Oh, I am not alone in that sense, for I have K and J and Sophie, but they are not adults (or even human in Sophie’s case) and don’t understand the pain and loneliness I am going through. My family is there, but they too are involved in their own lives, their own partnerships and cannot relieve the ache that I feel. Indeed no one can.

But through writing, through expressing this ache, I pass a little of the pressure off, and through reading of other’s lives and loves and losses, I feel not so alone. Sometimes I leave a thought on one of their guest books to let them know that they are not alone either. It does not take their pain away. It does not take mine away. It does however, share some of that pain, and in so doing, eases it a bit.

So, there you have it, my thoughts this morning on sharing and community. Before I go, I want to let you know that I am grateful for all who have called or written regarding my recent postings that talk about the stress levels in the family. I am going to try to lighten up a bit with the kids and not feel so territorial with them.

The remainder of the month of August will be interesting on several accounts. I am currently doing another round of chemo. This is the same treatment I did ten years ago and if I can get the same kick out of this one as I got then, I will be more than satisfied. This is unknown however and I remain optimistically realistic about the possible outcome.

What is known is that I will become increasingly fatigued as this week goes on (I go into the clinic daily for five days of infusion and by Friday, I am dragging butt).
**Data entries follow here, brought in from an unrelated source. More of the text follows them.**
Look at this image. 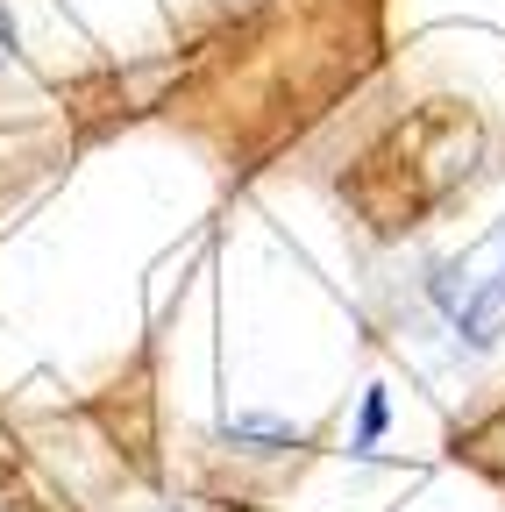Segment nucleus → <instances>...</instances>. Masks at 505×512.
Here are the masks:
<instances>
[{
  "label": "nucleus",
  "mask_w": 505,
  "mask_h": 512,
  "mask_svg": "<svg viewBox=\"0 0 505 512\" xmlns=\"http://www.w3.org/2000/svg\"><path fill=\"white\" fill-rule=\"evenodd\" d=\"M385 420H392V399H385V384H370V392H363V413H356V434H349L356 456H377V441H385Z\"/></svg>",
  "instance_id": "f03ea898"
},
{
  "label": "nucleus",
  "mask_w": 505,
  "mask_h": 512,
  "mask_svg": "<svg viewBox=\"0 0 505 512\" xmlns=\"http://www.w3.org/2000/svg\"><path fill=\"white\" fill-rule=\"evenodd\" d=\"M0 57H15V15L0 8Z\"/></svg>",
  "instance_id": "20e7f679"
},
{
  "label": "nucleus",
  "mask_w": 505,
  "mask_h": 512,
  "mask_svg": "<svg viewBox=\"0 0 505 512\" xmlns=\"http://www.w3.org/2000/svg\"><path fill=\"white\" fill-rule=\"evenodd\" d=\"M228 434H235V441H257L264 456H271V448H292V441H299V427H285V420H257V413H242Z\"/></svg>",
  "instance_id": "7ed1b4c3"
},
{
  "label": "nucleus",
  "mask_w": 505,
  "mask_h": 512,
  "mask_svg": "<svg viewBox=\"0 0 505 512\" xmlns=\"http://www.w3.org/2000/svg\"><path fill=\"white\" fill-rule=\"evenodd\" d=\"M434 306L449 313V328L470 349H491L505 328V228H491L470 256L434 271Z\"/></svg>",
  "instance_id": "f257e3e1"
}]
</instances>
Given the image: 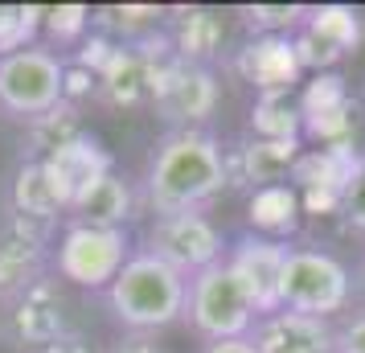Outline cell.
<instances>
[{"label": "cell", "mask_w": 365, "mask_h": 353, "mask_svg": "<svg viewBox=\"0 0 365 353\" xmlns=\"http://www.w3.org/2000/svg\"><path fill=\"white\" fill-rule=\"evenodd\" d=\"M222 230L205 214H160L148 230V255L165 259L185 280L222 263Z\"/></svg>", "instance_id": "obj_7"}, {"label": "cell", "mask_w": 365, "mask_h": 353, "mask_svg": "<svg viewBox=\"0 0 365 353\" xmlns=\"http://www.w3.org/2000/svg\"><path fill=\"white\" fill-rule=\"evenodd\" d=\"M185 317L193 320V329L205 341H238V337H250V329H255V304L222 259L189 280Z\"/></svg>", "instance_id": "obj_4"}, {"label": "cell", "mask_w": 365, "mask_h": 353, "mask_svg": "<svg viewBox=\"0 0 365 353\" xmlns=\"http://www.w3.org/2000/svg\"><path fill=\"white\" fill-rule=\"evenodd\" d=\"M299 123L304 135L320 140V148L329 144H353V95L341 74H312V83L299 95Z\"/></svg>", "instance_id": "obj_12"}, {"label": "cell", "mask_w": 365, "mask_h": 353, "mask_svg": "<svg viewBox=\"0 0 365 353\" xmlns=\"http://www.w3.org/2000/svg\"><path fill=\"white\" fill-rule=\"evenodd\" d=\"M37 353H91V345H86L83 337L66 333V337H58V341H50L46 349H37Z\"/></svg>", "instance_id": "obj_32"}, {"label": "cell", "mask_w": 365, "mask_h": 353, "mask_svg": "<svg viewBox=\"0 0 365 353\" xmlns=\"http://www.w3.org/2000/svg\"><path fill=\"white\" fill-rule=\"evenodd\" d=\"M205 353H259L250 345V337H238V341H210Z\"/></svg>", "instance_id": "obj_33"}, {"label": "cell", "mask_w": 365, "mask_h": 353, "mask_svg": "<svg viewBox=\"0 0 365 353\" xmlns=\"http://www.w3.org/2000/svg\"><path fill=\"white\" fill-rule=\"evenodd\" d=\"M250 135H259V140H299L304 135L299 107L287 95H259L255 111H250Z\"/></svg>", "instance_id": "obj_24"}, {"label": "cell", "mask_w": 365, "mask_h": 353, "mask_svg": "<svg viewBox=\"0 0 365 353\" xmlns=\"http://www.w3.org/2000/svg\"><path fill=\"white\" fill-rule=\"evenodd\" d=\"M341 214L353 230H361L365 235V168L353 177V185L345 189V202H341Z\"/></svg>", "instance_id": "obj_30"}, {"label": "cell", "mask_w": 365, "mask_h": 353, "mask_svg": "<svg viewBox=\"0 0 365 353\" xmlns=\"http://www.w3.org/2000/svg\"><path fill=\"white\" fill-rule=\"evenodd\" d=\"M160 17H165V13H160L156 4H123V9H107V13H103V25H107V29H119L123 37H132V34L148 37Z\"/></svg>", "instance_id": "obj_29"}, {"label": "cell", "mask_w": 365, "mask_h": 353, "mask_svg": "<svg viewBox=\"0 0 365 353\" xmlns=\"http://www.w3.org/2000/svg\"><path fill=\"white\" fill-rule=\"evenodd\" d=\"M46 242H50V222H29L13 218L0 230V296H17L25 287L41 280V259H46Z\"/></svg>", "instance_id": "obj_14"}, {"label": "cell", "mask_w": 365, "mask_h": 353, "mask_svg": "<svg viewBox=\"0 0 365 353\" xmlns=\"http://www.w3.org/2000/svg\"><path fill=\"white\" fill-rule=\"evenodd\" d=\"M185 300H189V280L148 251L132 255L115 275V284L107 287V304L115 320L135 333L168 329L185 312Z\"/></svg>", "instance_id": "obj_2"}, {"label": "cell", "mask_w": 365, "mask_h": 353, "mask_svg": "<svg viewBox=\"0 0 365 353\" xmlns=\"http://www.w3.org/2000/svg\"><path fill=\"white\" fill-rule=\"evenodd\" d=\"M308 17V4H250L247 21L267 37H296V29Z\"/></svg>", "instance_id": "obj_28"}, {"label": "cell", "mask_w": 365, "mask_h": 353, "mask_svg": "<svg viewBox=\"0 0 365 353\" xmlns=\"http://www.w3.org/2000/svg\"><path fill=\"white\" fill-rule=\"evenodd\" d=\"M83 226H103V230H123V222L132 218V189L123 177L107 173L86 189L78 202L70 205Z\"/></svg>", "instance_id": "obj_23"}, {"label": "cell", "mask_w": 365, "mask_h": 353, "mask_svg": "<svg viewBox=\"0 0 365 353\" xmlns=\"http://www.w3.org/2000/svg\"><path fill=\"white\" fill-rule=\"evenodd\" d=\"M128 255V235L123 230H103V226H83L74 222L58 242V275L78 287H111L115 275L123 271Z\"/></svg>", "instance_id": "obj_6"}, {"label": "cell", "mask_w": 365, "mask_h": 353, "mask_svg": "<svg viewBox=\"0 0 365 353\" xmlns=\"http://www.w3.org/2000/svg\"><path fill=\"white\" fill-rule=\"evenodd\" d=\"M46 9L41 4H0V58L37 46L34 34L41 29Z\"/></svg>", "instance_id": "obj_26"}, {"label": "cell", "mask_w": 365, "mask_h": 353, "mask_svg": "<svg viewBox=\"0 0 365 353\" xmlns=\"http://www.w3.org/2000/svg\"><path fill=\"white\" fill-rule=\"evenodd\" d=\"M283 263H287V247L275 242V238H259L247 235L238 238L226 255V267L234 271V280L242 284V292L250 296L255 312H279L283 308Z\"/></svg>", "instance_id": "obj_11"}, {"label": "cell", "mask_w": 365, "mask_h": 353, "mask_svg": "<svg viewBox=\"0 0 365 353\" xmlns=\"http://www.w3.org/2000/svg\"><path fill=\"white\" fill-rule=\"evenodd\" d=\"M107 353H160V349L152 345L148 337H128V341H119V345H111Z\"/></svg>", "instance_id": "obj_34"}, {"label": "cell", "mask_w": 365, "mask_h": 353, "mask_svg": "<svg viewBox=\"0 0 365 353\" xmlns=\"http://www.w3.org/2000/svg\"><path fill=\"white\" fill-rule=\"evenodd\" d=\"M250 345L259 353H336V333L329 320L279 308L255 320Z\"/></svg>", "instance_id": "obj_15"}, {"label": "cell", "mask_w": 365, "mask_h": 353, "mask_svg": "<svg viewBox=\"0 0 365 353\" xmlns=\"http://www.w3.org/2000/svg\"><path fill=\"white\" fill-rule=\"evenodd\" d=\"M46 168H50V177H53V185H58V193H62L66 210L78 202L99 177L115 173V168H111V152L86 132L78 135V140H70L66 148H58L53 156H46Z\"/></svg>", "instance_id": "obj_17"}, {"label": "cell", "mask_w": 365, "mask_h": 353, "mask_svg": "<svg viewBox=\"0 0 365 353\" xmlns=\"http://www.w3.org/2000/svg\"><path fill=\"white\" fill-rule=\"evenodd\" d=\"M361 13L349 4H312L304 25L296 29V53L304 70L329 74L336 62H345L349 53H357L361 46Z\"/></svg>", "instance_id": "obj_9"}, {"label": "cell", "mask_w": 365, "mask_h": 353, "mask_svg": "<svg viewBox=\"0 0 365 353\" xmlns=\"http://www.w3.org/2000/svg\"><path fill=\"white\" fill-rule=\"evenodd\" d=\"M247 218L255 226V235L259 238H287L299 230V222H304V202H299V193L292 181H283V185H263L250 193L247 202Z\"/></svg>", "instance_id": "obj_20"}, {"label": "cell", "mask_w": 365, "mask_h": 353, "mask_svg": "<svg viewBox=\"0 0 365 353\" xmlns=\"http://www.w3.org/2000/svg\"><path fill=\"white\" fill-rule=\"evenodd\" d=\"M66 103V62L46 46L0 58V107L9 116L37 119Z\"/></svg>", "instance_id": "obj_3"}, {"label": "cell", "mask_w": 365, "mask_h": 353, "mask_svg": "<svg viewBox=\"0 0 365 353\" xmlns=\"http://www.w3.org/2000/svg\"><path fill=\"white\" fill-rule=\"evenodd\" d=\"M234 66L259 95H287L304 74V62L296 53V37H267V34L247 41L234 58Z\"/></svg>", "instance_id": "obj_13"}, {"label": "cell", "mask_w": 365, "mask_h": 353, "mask_svg": "<svg viewBox=\"0 0 365 353\" xmlns=\"http://www.w3.org/2000/svg\"><path fill=\"white\" fill-rule=\"evenodd\" d=\"M365 168V156L353 152V144H329V148H308L292 168V185L308 214H341L345 189Z\"/></svg>", "instance_id": "obj_8"}, {"label": "cell", "mask_w": 365, "mask_h": 353, "mask_svg": "<svg viewBox=\"0 0 365 353\" xmlns=\"http://www.w3.org/2000/svg\"><path fill=\"white\" fill-rule=\"evenodd\" d=\"M152 83L156 66L140 46H115L107 66L99 70V99L111 107H140L152 103Z\"/></svg>", "instance_id": "obj_19"}, {"label": "cell", "mask_w": 365, "mask_h": 353, "mask_svg": "<svg viewBox=\"0 0 365 353\" xmlns=\"http://www.w3.org/2000/svg\"><path fill=\"white\" fill-rule=\"evenodd\" d=\"M226 185V152L201 128L168 132L148 165V202L156 214H201Z\"/></svg>", "instance_id": "obj_1"}, {"label": "cell", "mask_w": 365, "mask_h": 353, "mask_svg": "<svg viewBox=\"0 0 365 353\" xmlns=\"http://www.w3.org/2000/svg\"><path fill=\"white\" fill-rule=\"evenodd\" d=\"M66 210L46 160H25L13 177V214L29 222H53Z\"/></svg>", "instance_id": "obj_21"}, {"label": "cell", "mask_w": 365, "mask_h": 353, "mask_svg": "<svg viewBox=\"0 0 365 353\" xmlns=\"http://www.w3.org/2000/svg\"><path fill=\"white\" fill-rule=\"evenodd\" d=\"M222 34H226V25L217 13L210 9H177V17H173V53L189 62V66H201L205 58H214L217 46H222Z\"/></svg>", "instance_id": "obj_22"}, {"label": "cell", "mask_w": 365, "mask_h": 353, "mask_svg": "<svg viewBox=\"0 0 365 353\" xmlns=\"http://www.w3.org/2000/svg\"><path fill=\"white\" fill-rule=\"evenodd\" d=\"M41 29L53 46H78L91 29V9L86 4H50L41 17Z\"/></svg>", "instance_id": "obj_27"}, {"label": "cell", "mask_w": 365, "mask_h": 353, "mask_svg": "<svg viewBox=\"0 0 365 353\" xmlns=\"http://www.w3.org/2000/svg\"><path fill=\"white\" fill-rule=\"evenodd\" d=\"M349 292H353V280H349V267L341 259H332L329 251H308V247L287 251L279 287L287 312L329 320L332 312H341L349 304Z\"/></svg>", "instance_id": "obj_5"}, {"label": "cell", "mask_w": 365, "mask_h": 353, "mask_svg": "<svg viewBox=\"0 0 365 353\" xmlns=\"http://www.w3.org/2000/svg\"><path fill=\"white\" fill-rule=\"evenodd\" d=\"M78 135H83V123H78V107H70V103L29 119V144H34V152H37L34 160L53 156L58 148H66L70 140H78Z\"/></svg>", "instance_id": "obj_25"}, {"label": "cell", "mask_w": 365, "mask_h": 353, "mask_svg": "<svg viewBox=\"0 0 365 353\" xmlns=\"http://www.w3.org/2000/svg\"><path fill=\"white\" fill-rule=\"evenodd\" d=\"M152 103H156V111L168 123H177V132L197 128L201 119H210L217 107V78L205 66H189L181 58H165V62H156Z\"/></svg>", "instance_id": "obj_10"}, {"label": "cell", "mask_w": 365, "mask_h": 353, "mask_svg": "<svg viewBox=\"0 0 365 353\" xmlns=\"http://www.w3.org/2000/svg\"><path fill=\"white\" fill-rule=\"evenodd\" d=\"M336 353H365V317H353L336 333Z\"/></svg>", "instance_id": "obj_31"}, {"label": "cell", "mask_w": 365, "mask_h": 353, "mask_svg": "<svg viewBox=\"0 0 365 353\" xmlns=\"http://www.w3.org/2000/svg\"><path fill=\"white\" fill-rule=\"evenodd\" d=\"M299 156H304L299 140H259V135H250L234 156H226L230 185L234 181H247L255 189L283 185V181H292V168H296Z\"/></svg>", "instance_id": "obj_18"}, {"label": "cell", "mask_w": 365, "mask_h": 353, "mask_svg": "<svg viewBox=\"0 0 365 353\" xmlns=\"http://www.w3.org/2000/svg\"><path fill=\"white\" fill-rule=\"evenodd\" d=\"M9 320H13V337H17L21 345L46 349L50 341L66 337V304H62L58 284L41 275V280H34L25 292H17Z\"/></svg>", "instance_id": "obj_16"}]
</instances>
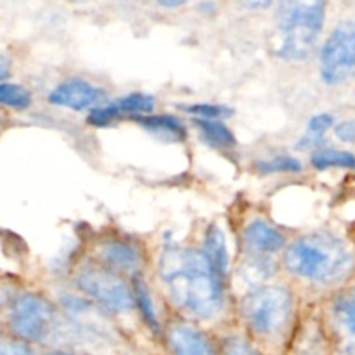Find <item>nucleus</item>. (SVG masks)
Listing matches in <instances>:
<instances>
[{"label":"nucleus","mask_w":355,"mask_h":355,"mask_svg":"<svg viewBox=\"0 0 355 355\" xmlns=\"http://www.w3.org/2000/svg\"><path fill=\"white\" fill-rule=\"evenodd\" d=\"M134 120L141 127H144L149 134L156 135V137L163 139V141L182 142L187 135L186 127L173 116H163V114L146 116V114H137Z\"/></svg>","instance_id":"obj_14"},{"label":"nucleus","mask_w":355,"mask_h":355,"mask_svg":"<svg viewBox=\"0 0 355 355\" xmlns=\"http://www.w3.org/2000/svg\"><path fill=\"white\" fill-rule=\"evenodd\" d=\"M224 349L227 354H234V355H243V354L253 352V349L248 345V342H245V340H241V338L225 340Z\"/></svg>","instance_id":"obj_26"},{"label":"nucleus","mask_w":355,"mask_h":355,"mask_svg":"<svg viewBox=\"0 0 355 355\" xmlns=\"http://www.w3.org/2000/svg\"><path fill=\"white\" fill-rule=\"evenodd\" d=\"M293 276L319 284L343 283L352 276L355 260L345 243L329 232H314L297 239L284 255Z\"/></svg>","instance_id":"obj_2"},{"label":"nucleus","mask_w":355,"mask_h":355,"mask_svg":"<svg viewBox=\"0 0 355 355\" xmlns=\"http://www.w3.org/2000/svg\"><path fill=\"white\" fill-rule=\"evenodd\" d=\"M241 2L248 9H266V7L270 6L272 0H241Z\"/></svg>","instance_id":"obj_28"},{"label":"nucleus","mask_w":355,"mask_h":355,"mask_svg":"<svg viewBox=\"0 0 355 355\" xmlns=\"http://www.w3.org/2000/svg\"><path fill=\"white\" fill-rule=\"evenodd\" d=\"M335 134L342 142H355V121L345 120L338 123L335 128Z\"/></svg>","instance_id":"obj_25"},{"label":"nucleus","mask_w":355,"mask_h":355,"mask_svg":"<svg viewBox=\"0 0 355 355\" xmlns=\"http://www.w3.org/2000/svg\"><path fill=\"white\" fill-rule=\"evenodd\" d=\"M257 170L260 173H295L302 170V163L291 156H276L270 159H260L257 162Z\"/></svg>","instance_id":"obj_21"},{"label":"nucleus","mask_w":355,"mask_h":355,"mask_svg":"<svg viewBox=\"0 0 355 355\" xmlns=\"http://www.w3.org/2000/svg\"><path fill=\"white\" fill-rule=\"evenodd\" d=\"M62 305H64V311L68 312L69 318L76 322L82 328L90 329L94 333H101V324H103V318L99 315V312L89 304V302H83L80 298L75 297H62Z\"/></svg>","instance_id":"obj_15"},{"label":"nucleus","mask_w":355,"mask_h":355,"mask_svg":"<svg viewBox=\"0 0 355 355\" xmlns=\"http://www.w3.org/2000/svg\"><path fill=\"white\" fill-rule=\"evenodd\" d=\"M203 253L218 279L225 283V277H227L229 272V252L224 231L218 225H211L205 232Z\"/></svg>","instance_id":"obj_12"},{"label":"nucleus","mask_w":355,"mask_h":355,"mask_svg":"<svg viewBox=\"0 0 355 355\" xmlns=\"http://www.w3.org/2000/svg\"><path fill=\"white\" fill-rule=\"evenodd\" d=\"M76 284L83 293L111 312H127L135 305L134 293L128 290L123 279L110 269L94 266L82 267L76 274Z\"/></svg>","instance_id":"obj_7"},{"label":"nucleus","mask_w":355,"mask_h":355,"mask_svg":"<svg viewBox=\"0 0 355 355\" xmlns=\"http://www.w3.org/2000/svg\"><path fill=\"white\" fill-rule=\"evenodd\" d=\"M331 322L343 350L355 354V288L343 291L333 302Z\"/></svg>","instance_id":"obj_9"},{"label":"nucleus","mask_w":355,"mask_h":355,"mask_svg":"<svg viewBox=\"0 0 355 355\" xmlns=\"http://www.w3.org/2000/svg\"><path fill=\"white\" fill-rule=\"evenodd\" d=\"M120 110H118L116 103L106 104V106H97L94 107L92 113L89 114L87 121L90 125H96V127H106V125L113 123L114 120H118L120 116Z\"/></svg>","instance_id":"obj_24"},{"label":"nucleus","mask_w":355,"mask_h":355,"mask_svg":"<svg viewBox=\"0 0 355 355\" xmlns=\"http://www.w3.org/2000/svg\"><path fill=\"white\" fill-rule=\"evenodd\" d=\"M101 257H103L104 263L114 270H135L139 269L141 263V253L134 245L127 241H120V239H113V241L106 243L101 250Z\"/></svg>","instance_id":"obj_13"},{"label":"nucleus","mask_w":355,"mask_h":355,"mask_svg":"<svg viewBox=\"0 0 355 355\" xmlns=\"http://www.w3.org/2000/svg\"><path fill=\"white\" fill-rule=\"evenodd\" d=\"M168 343L175 354L180 355H210L214 354L210 340L198 329L187 324H173L168 329Z\"/></svg>","instance_id":"obj_10"},{"label":"nucleus","mask_w":355,"mask_h":355,"mask_svg":"<svg viewBox=\"0 0 355 355\" xmlns=\"http://www.w3.org/2000/svg\"><path fill=\"white\" fill-rule=\"evenodd\" d=\"M134 300L137 309L141 311L142 318H144L146 324L153 329L155 333L159 331V324H158V318H156L155 312V305H153V298L151 293L148 290V284L144 283L141 276H137L134 279Z\"/></svg>","instance_id":"obj_17"},{"label":"nucleus","mask_w":355,"mask_h":355,"mask_svg":"<svg viewBox=\"0 0 355 355\" xmlns=\"http://www.w3.org/2000/svg\"><path fill=\"white\" fill-rule=\"evenodd\" d=\"M9 326L17 338L24 342H45L58 328V314L44 297L23 293L12 302Z\"/></svg>","instance_id":"obj_5"},{"label":"nucleus","mask_w":355,"mask_h":355,"mask_svg":"<svg viewBox=\"0 0 355 355\" xmlns=\"http://www.w3.org/2000/svg\"><path fill=\"white\" fill-rule=\"evenodd\" d=\"M326 16V0H279L276 12L279 47L277 54L286 59L311 55Z\"/></svg>","instance_id":"obj_3"},{"label":"nucleus","mask_w":355,"mask_h":355,"mask_svg":"<svg viewBox=\"0 0 355 355\" xmlns=\"http://www.w3.org/2000/svg\"><path fill=\"white\" fill-rule=\"evenodd\" d=\"M104 90L82 78H71L59 83L49 96V101L55 106L82 111L97 107L104 101Z\"/></svg>","instance_id":"obj_8"},{"label":"nucleus","mask_w":355,"mask_h":355,"mask_svg":"<svg viewBox=\"0 0 355 355\" xmlns=\"http://www.w3.org/2000/svg\"><path fill=\"white\" fill-rule=\"evenodd\" d=\"M293 314V298L281 286H260L241 302V315L260 338H277L288 329Z\"/></svg>","instance_id":"obj_4"},{"label":"nucleus","mask_w":355,"mask_h":355,"mask_svg":"<svg viewBox=\"0 0 355 355\" xmlns=\"http://www.w3.org/2000/svg\"><path fill=\"white\" fill-rule=\"evenodd\" d=\"M196 127L200 128L203 137L210 142L215 148L231 149L236 146V137L227 125L222 123V120H215V118H198L194 120Z\"/></svg>","instance_id":"obj_16"},{"label":"nucleus","mask_w":355,"mask_h":355,"mask_svg":"<svg viewBox=\"0 0 355 355\" xmlns=\"http://www.w3.org/2000/svg\"><path fill=\"white\" fill-rule=\"evenodd\" d=\"M312 165L319 170L326 168H355V156L349 151L340 149H319L312 156Z\"/></svg>","instance_id":"obj_18"},{"label":"nucleus","mask_w":355,"mask_h":355,"mask_svg":"<svg viewBox=\"0 0 355 355\" xmlns=\"http://www.w3.org/2000/svg\"><path fill=\"white\" fill-rule=\"evenodd\" d=\"M10 75V61L3 54H0V82L9 78Z\"/></svg>","instance_id":"obj_27"},{"label":"nucleus","mask_w":355,"mask_h":355,"mask_svg":"<svg viewBox=\"0 0 355 355\" xmlns=\"http://www.w3.org/2000/svg\"><path fill=\"white\" fill-rule=\"evenodd\" d=\"M331 127H333V116H331V114H326V113L318 114V116H314L311 121H309L307 132H305V135H304V139H302L300 144L302 146L319 144V141L324 137V134Z\"/></svg>","instance_id":"obj_22"},{"label":"nucleus","mask_w":355,"mask_h":355,"mask_svg":"<svg viewBox=\"0 0 355 355\" xmlns=\"http://www.w3.org/2000/svg\"><path fill=\"white\" fill-rule=\"evenodd\" d=\"M182 110L198 118H215V120H224L232 114V110L222 104H191V106H182Z\"/></svg>","instance_id":"obj_23"},{"label":"nucleus","mask_w":355,"mask_h":355,"mask_svg":"<svg viewBox=\"0 0 355 355\" xmlns=\"http://www.w3.org/2000/svg\"><path fill=\"white\" fill-rule=\"evenodd\" d=\"M0 104L10 110H28L31 106V94L30 90L16 83L0 82Z\"/></svg>","instance_id":"obj_19"},{"label":"nucleus","mask_w":355,"mask_h":355,"mask_svg":"<svg viewBox=\"0 0 355 355\" xmlns=\"http://www.w3.org/2000/svg\"><path fill=\"white\" fill-rule=\"evenodd\" d=\"M321 76L329 85L355 78V23L338 24L321 51Z\"/></svg>","instance_id":"obj_6"},{"label":"nucleus","mask_w":355,"mask_h":355,"mask_svg":"<svg viewBox=\"0 0 355 355\" xmlns=\"http://www.w3.org/2000/svg\"><path fill=\"white\" fill-rule=\"evenodd\" d=\"M156 2H158L159 6L170 7V9H172V7L184 6V3H187V2H189V0H156Z\"/></svg>","instance_id":"obj_29"},{"label":"nucleus","mask_w":355,"mask_h":355,"mask_svg":"<svg viewBox=\"0 0 355 355\" xmlns=\"http://www.w3.org/2000/svg\"><path fill=\"white\" fill-rule=\"evenodd\" d=\"M158 272L172 300L200 319L215 315L222 304L224 283L211 269L203 252L168 245L163 248Z\"/></svg>","instance_id":"obj_1"},{"label":"nucleus","mask_w":355,"mask_h":355,"mask_svg":"<svg viewBox=\"0 0 355 355\" xmlns=\"http://www.w3.org/2000/svg\"><path fill=\"white\" fill-rule=\"evenodd\" d=\"M243 241H245L246 248L263 255V253H274L283 248L284 236L267 222L253 220L245 227Z\"/></svg>","instance_id":"obj_11"},{"label":"nucleus","mask_w":355,"mask_h":355,"mask_svg":"<svg viewBox=\"0 0 355 355\" xmlns=\"http://www.w3.org/2000/svg\"><path fill=\"white\" fill-rule=\"evenodd\" d=\"M116 106L120 110V113H127V114H146L153 110L155 106V99L149 94H142V92H132L128 96L121 97V99L116 101Z\"/></svg>","instance_id":"obj_20"}]
</instances>
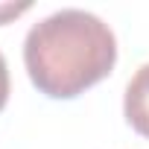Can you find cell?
I'll use <instances>...</instances> for the list:
<instances>
[{"instance_id": "obj_1", "label": "cell", "mask_w": 149, "mask_h": 149, "mask_svg": "<svg viewBox=\"0 0 149 149\" xmlns=\"http://www.w3.org/2000/svg\"><path fill=\"white\" fill-rule=\"evenodd\" d=\"M117 61L111 26L85 9H58L41 18L24 41L32 85L53 100H73L105 79Z\"/></svg>"}, {"instance_id": "obj_2", "label": "cell", "mask_w": 149, "mask_h": 149, "mask_svg": "<svg viewBox=\"0 0 149 149\" xmlns=\"http://www.w3.org/2000/svg\"><path fill=\"white\" fill-rule=\"evenodd\" d=\"M123 111H126L129 126L137 134L149 137V61L140 64L134 70V76L129 79L126 97H123Z\"/></svg>"}, {"instance_id": "obj_3", "label": "cell", "mask_w": 149, "mask_h": 149, "mask_svg": "<svg viewBox=\"0 0 149 149\" xmlns=\"http://www.w3.org/2000/svg\"><path fill=\"white\" fill-rule=\"evenodd\" d=\"M32 9V3H0V24H9L12 18H18V15H24V12H29Z\"/></svg>"}, {"instance_id": "obj_4", "label": "cell", "mask_w": 149, "mask_h": 149, "mask_svg": "<svg viewBox=\"0 0 149 149\" xmlns=\"http://www.w3.org/2000/svg\"><path fill=\"white\" fill-rule=\"evenodd\" d=\"M9 102V67H6V58L0 53V111L6 108Z\"/></svg>"}]
</instances>
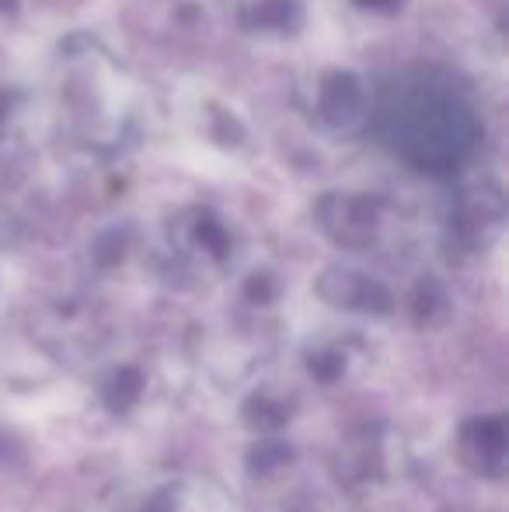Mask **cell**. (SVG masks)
I'll return each mask as SVG.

It will also do a number on my immune system, which has necessitated the beginning of two prophylactic anti-infection medications. My platelets will also drop so I’ll have to be careful around sharp blades. I could bleed to death when I inevitably skin my knuckles working on my car (just kidding).

Today is day three of the five day cycle. So far, so good though I feel the syrupy touch of old man fatigue not far away. House work is going to suffer.

The barrage of paperwork continues related to the settling of C’s estate. I have to force myself to make the daily calls and review the “to do” list. Yesterday was a lost day though because of dental appointments in the afternoon for the kids.

The hellish temps and humidity finally broke yesterday as we got some long overdue rain. It is still grey and cool this morning. It was so nice to crack the bedroom windows last night and to awake in the pre-pre-dawn hours to the sound of water falling all around (only outside fortunately). I was a slug and stayed in bed until quarter to seven.

Well, OK, enough. See you next time.



Blogger Queen of Ass said...

I'm glad to have shared it with you, even what I've seen so far.

8:14 PM, August 02, 2006  
Blogger Sister Spikey Mace of Desirable Mindfulness said...

Rooting for you on the chemo. Chores can wait.

9:26 PM, August 02, 2006  
Blogger lime said...

your comments on communities in times past vs today hit the nail on the head. 4 years ago i came online feeling very lonely and was shocked to find how i could form a bond in this medium. i've also been so enriched by the people i've met. challenged, enlightened, inspired, instructed, encouraged. it amazes me.

as for your chemo my sincerest hope is that you derive the best possible benefit with the fewest possible side effects.

10:28 PM, August 02, 2006  
Blogger Tiffanie said...

It is amazing to me the "friendships" that can form over this medium. I sometimes have laid awake in bed wondering about different people I have "met" on here. You are included in that and I have checked your site several times just waiting, hoping for an update.

10:57 AM, August 03, 2006  
Blogger John Cowart said...

I never know the right thing to say when I encounter someone who is in pain. I think that as a Christian of sorts I'm supposed to offer some word of comfort and encouragement, but the only thing that comes to my mind is "That must be a bitch"!

6:07 AM, August 04, 2006  
Blogger Cheesy said...

{{{{{{{[ D }}}}}}}}}}} just thought you could use one... and I know your pain hun.. Believe me.. writing helps... go hug your children.. they are a part of the both of you. [just finished reading your lovely letters] You were blessed with them for a reason. I know mine got me thru the hard times.